Start of Page extract
I speak as a young man in today’s Cuba. We are full of energy and confidence, determined to lend our talents to the quest for a truly democratic and free Cuba. The regime that has survived for 64 years on the Caribbean’s largest island is once again trying to crush a generation, just as it crushed and erased those who preceded us.

Today every young Cuban is a political prisoner. A censored artist. An exile inside and outside Cuba. Even if you’re an accomplice of the system, you will inevitably be crushed like the others, because to be young is to be daring and reckless, eager to bring change to the world. It means fighting for love, dreams and utopia. But these qualities are considered crimes in Cuba, and that condemns us all to martyrdom.
End of Page extract
Start of Provided material
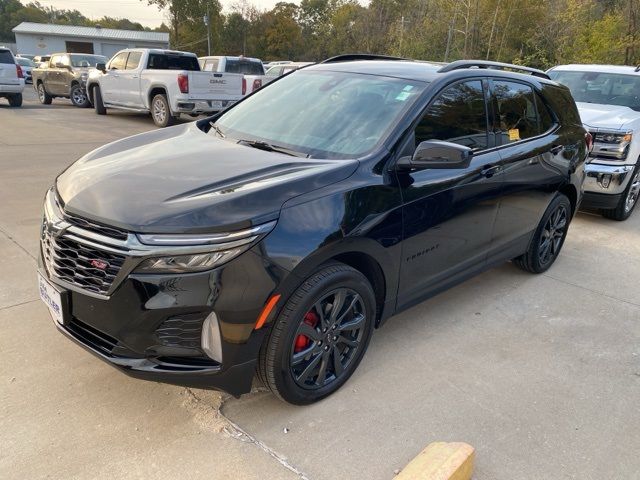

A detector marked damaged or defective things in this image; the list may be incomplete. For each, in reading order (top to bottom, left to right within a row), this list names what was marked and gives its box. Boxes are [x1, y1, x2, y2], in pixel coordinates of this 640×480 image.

crack in concrete [184, 386, 312, 480]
End of Provided material
**Actions to take:**
• 1. In the text about young people in today's Cuba, how many years has the regime survived on the island?
• 2. Go on with the text about young people in today's Cuba, picking up after its last sentence.

**Exercise answers:**
• 1. 64 years.

• 2.
Today, as I approach the age of 35 behind bars, I reflect on the loss of youth under a dictatorial system. Forced to survive political violence, we all lose 90% of our physical and intellectual productivity. Only 10% is left for creative and life-affirming pursuits.

On behalf of the young Cubans locked up in the island’s horrible prisons, I appeal to people of conscience around the world to support our struggle to liberate ourselves and our country. All we did was demand the right to choose our political future and to speak our minds.

No one should have to give up their youth for such a just cause.

Cuban artist Luis Manuel Otero Alcántara has been imprisoned since the July 11 protests in 2021.